__EXTRACT PROVIDED__.

Using python and the scrapy framework adapt our existing or create a new scraper which will do the following:
Crawl amzon.com and scrape information about the reviewers
Invoking the program should look like:
$ scrapy crawl amazon_reviewers --set FEED_URI=reviewers.csv --set FEED_FORMAT=csv
The fields we want to see are:
website - URL of the user's website (if any)
name - The user's name on amazon
pic_url - Url to their profile pic (if any)
userid - Their amazon profile id
email - E-mail address
Rank - Reviewer rank on amazon
Location - Geographic location if listed
num_reviews - Number of total reviews
The output should look like this in csv form:
http://...url...,K. Harris,http://ecx.images-amazon.com/images/I/51X5GLNvY1L._SL150_.jpg,,,10,, 5000
Delivery should include:
- Full source code
- Scrape of reviewers from the top level categories: Electronics & Computers, Toys Kids & Baby, Sports & Outdoors, Home Garden & Tools, Automotive & Industrial
Major challenge is finding these reviewers. Only 10,000 are exposed easily, the rest must be found by crawling through product pages.

__DATA BLOCK__.
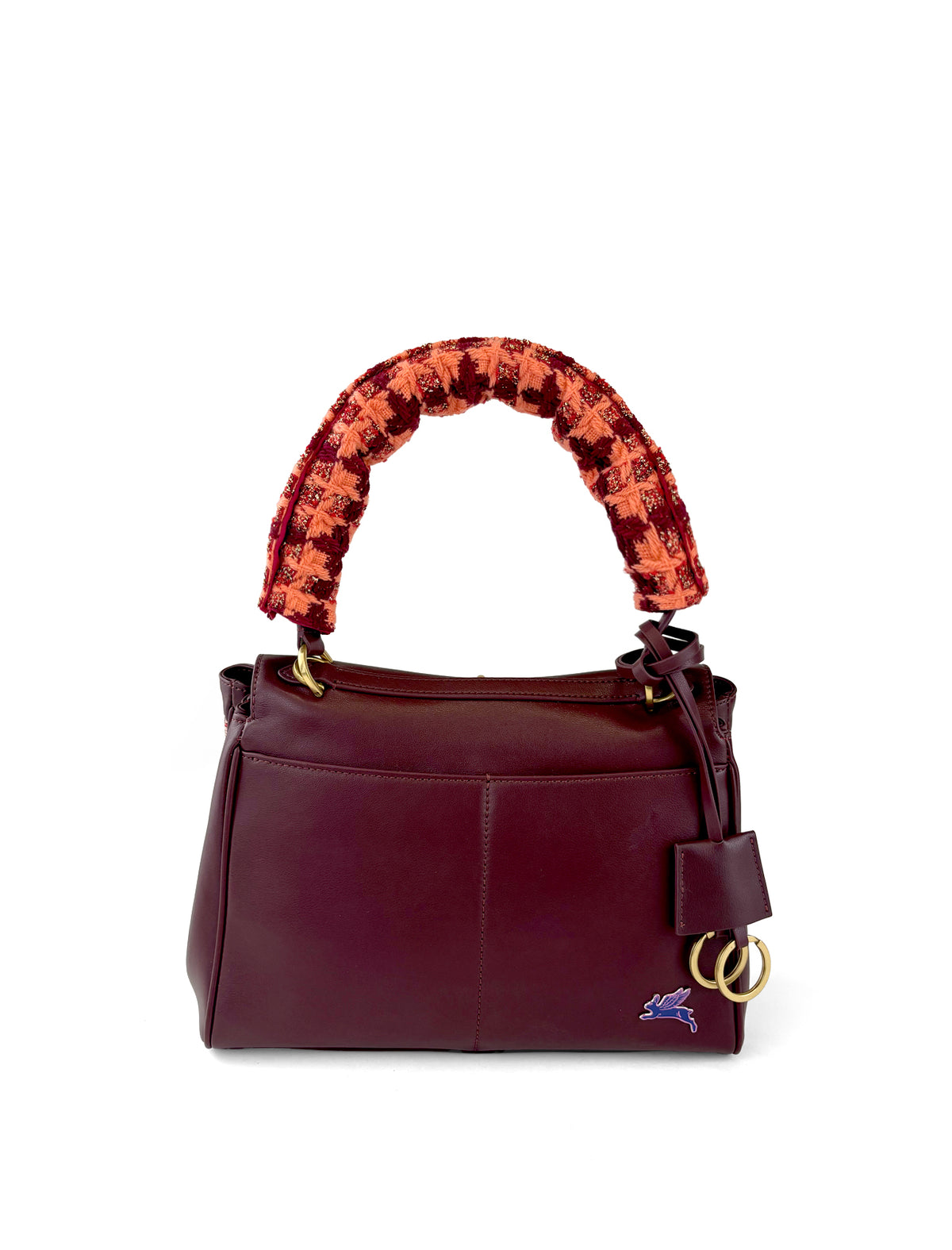 Original Henriette Bag - 'Flower Hat'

__EXERCISES TO COMPLETE__.
- 1) From the Amazon reviewer scraper description, set down the text between "Using python and" and "website (if any)", inclusive.
- 2) According to the Amazon reviewer scraper description, how many reviewers are exposed easily?
- 3) Extend the Amazon reviewer scraper description beyond its last sentence.

__ANSWERS BELOW__.
- 1)
Using python and the scrapy framework adapt our existing or create a new scraper which will do the following:
Crawl amzon.com and scrape information about the reviewers
Invoking the program should look like:
$ scrapy crawl amazon_reviewers --set FEED_URI=reviewers.csv --set FEED_FORMAT=csv
The fields we want to see are:
website - URL of the user's website (if any)

- 2) 10,000

- 3)
The other major challenge will be actually doing the crawling. I have access to significant EC2 resources so I can help you once the code is ready, but I'd prefer it if you were able to crawl yourself and then just provide a data sample to verify.
This MUST be done using python and the scrapy framework as we will need it to work with the rest of our tech stack.
Will likely expand scope upon timely delivery of first project. Please include a link to your prior work, preferably a public github with python projects visible.
Price is negotiable.